March 11, 2016
The Fukushima disaster of five years ago has not dissuaded several countries from building nuclear power plants; 67 plants are currently under construction around the world. Fukushima was a very rare event and as such may have reassured builders of new plants. The huge earthquake followed by a gigantic tsunami was indeed a rare occurrence, and the poisoning of the ocean with tons of radioactive water every day is especially unexpected. Knowing of an underground river at the site, the Japanese constructed a diversion far up the slope, but the earthquake removed the diversion, and now we have a large river running under the site, picking up the radiation from the melted cores before going to the ocean. A rapid rise in the death of fish and other marine life along the west coast of the US and Canada is thought to be the result of the radioactive material from the river. It will go on for several decades.

▸ **Input rows**
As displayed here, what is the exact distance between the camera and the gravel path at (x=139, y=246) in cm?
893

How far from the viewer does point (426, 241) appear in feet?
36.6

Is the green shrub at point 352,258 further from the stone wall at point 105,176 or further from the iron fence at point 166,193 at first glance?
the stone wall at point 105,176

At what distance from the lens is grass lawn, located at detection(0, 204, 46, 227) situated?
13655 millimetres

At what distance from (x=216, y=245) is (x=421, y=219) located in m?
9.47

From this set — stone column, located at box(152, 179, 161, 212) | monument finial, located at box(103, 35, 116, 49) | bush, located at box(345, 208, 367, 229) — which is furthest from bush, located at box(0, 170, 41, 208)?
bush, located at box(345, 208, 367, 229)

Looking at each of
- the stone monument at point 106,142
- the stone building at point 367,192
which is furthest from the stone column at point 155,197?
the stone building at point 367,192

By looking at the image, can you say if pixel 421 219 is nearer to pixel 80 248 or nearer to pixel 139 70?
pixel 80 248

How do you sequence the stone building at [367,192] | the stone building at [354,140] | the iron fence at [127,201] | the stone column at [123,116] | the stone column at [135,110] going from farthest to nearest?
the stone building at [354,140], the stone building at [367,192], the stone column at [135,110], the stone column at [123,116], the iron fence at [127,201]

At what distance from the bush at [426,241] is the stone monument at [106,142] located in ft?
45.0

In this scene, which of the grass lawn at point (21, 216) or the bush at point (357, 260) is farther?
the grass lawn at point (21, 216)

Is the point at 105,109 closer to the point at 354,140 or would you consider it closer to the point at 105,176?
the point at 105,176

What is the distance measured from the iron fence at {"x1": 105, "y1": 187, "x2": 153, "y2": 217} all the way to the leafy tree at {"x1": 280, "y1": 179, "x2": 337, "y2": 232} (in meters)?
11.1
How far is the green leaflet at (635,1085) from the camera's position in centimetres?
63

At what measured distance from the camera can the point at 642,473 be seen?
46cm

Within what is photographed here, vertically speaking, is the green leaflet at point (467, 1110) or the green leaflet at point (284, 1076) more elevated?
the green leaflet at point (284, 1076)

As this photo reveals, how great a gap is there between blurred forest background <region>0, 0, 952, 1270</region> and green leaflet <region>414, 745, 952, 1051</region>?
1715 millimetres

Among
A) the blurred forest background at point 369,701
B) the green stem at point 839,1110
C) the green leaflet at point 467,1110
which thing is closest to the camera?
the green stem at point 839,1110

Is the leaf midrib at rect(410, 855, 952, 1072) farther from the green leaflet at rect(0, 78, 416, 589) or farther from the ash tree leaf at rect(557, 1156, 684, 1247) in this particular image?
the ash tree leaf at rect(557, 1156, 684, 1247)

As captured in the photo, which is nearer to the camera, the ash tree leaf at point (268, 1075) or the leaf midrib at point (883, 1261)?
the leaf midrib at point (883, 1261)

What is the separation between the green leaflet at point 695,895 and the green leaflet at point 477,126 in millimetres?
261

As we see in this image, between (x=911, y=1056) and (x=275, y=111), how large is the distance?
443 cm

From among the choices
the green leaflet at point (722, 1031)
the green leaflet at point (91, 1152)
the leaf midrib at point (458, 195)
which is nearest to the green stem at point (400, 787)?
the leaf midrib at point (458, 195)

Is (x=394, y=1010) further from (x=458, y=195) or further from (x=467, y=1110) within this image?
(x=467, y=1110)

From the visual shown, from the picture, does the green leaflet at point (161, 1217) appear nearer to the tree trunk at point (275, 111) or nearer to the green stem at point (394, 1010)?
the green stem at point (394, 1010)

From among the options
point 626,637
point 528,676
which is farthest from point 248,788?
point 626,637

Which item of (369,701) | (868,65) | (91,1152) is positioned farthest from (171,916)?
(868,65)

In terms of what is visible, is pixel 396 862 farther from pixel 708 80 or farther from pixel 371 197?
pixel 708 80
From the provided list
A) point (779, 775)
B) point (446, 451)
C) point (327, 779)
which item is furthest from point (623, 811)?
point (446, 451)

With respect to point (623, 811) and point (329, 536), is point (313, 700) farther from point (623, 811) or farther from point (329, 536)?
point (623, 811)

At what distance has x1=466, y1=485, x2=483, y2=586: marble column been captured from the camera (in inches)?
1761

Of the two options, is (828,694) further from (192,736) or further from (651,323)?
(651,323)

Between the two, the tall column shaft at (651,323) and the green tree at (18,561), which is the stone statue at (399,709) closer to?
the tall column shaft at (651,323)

▸ **Problems to solve**
a. Pick out every line of the records that contains the word "nearer" and copy each one out in full.
b. Carry the Fukushima passage forward from its final sentence.

▸ **Outputs**
a.
By looking at the image, can you say if pixel 421 219 is nearer to pixel 80 248 or nearer to pixel 139 70?
As captured in the photo, which is nearer to the camera, the ash tree leaf at point (268, 1075) or the leaf midrib at point (883, 1261)?
From the visual shown, from the picture, does the green leaflet at point (161, 1217) appear nearer to the tree trunk at point (275, 111) or nearer to the green stem at point (394, 1010)?

b.
But much of the damage was quite predictable. In contrast to a nearby nuclear power plant (Onagawa) that was built on a high hill and was unscathed, at Fukushima they leveled much of its hill to be closer to the source of cooling water, the ocean. Though the owners were warned about flooding danger, the Fukushima site with its 6 plants was built with little protection from flooding, and its plants had the emergency generators in the basement. But all nuclear plants are built at the edge of lakes, rivers, or oceans, and thus subject to flooding in our new climate.
Fukushima is also not unique in the cozy relationship between the Japanese regulators and the plant’s owners, so thoroughly denounced by a Japanese parliamentary investigatory committee. Even President Obama has denounced the Nuclear Regulatory Commission in the United States for being too close to the industry. Attempts to close the Indian River plant near New York City for numerous violations and for leaking deadly tritium into the Hudson River have failed. Even when nuclear plants are behaving safely, it has been found in Germany, France, and the United States that living close to the plant increases the chance of childhood leukemia. The plants have to regularly release some poisonous gas.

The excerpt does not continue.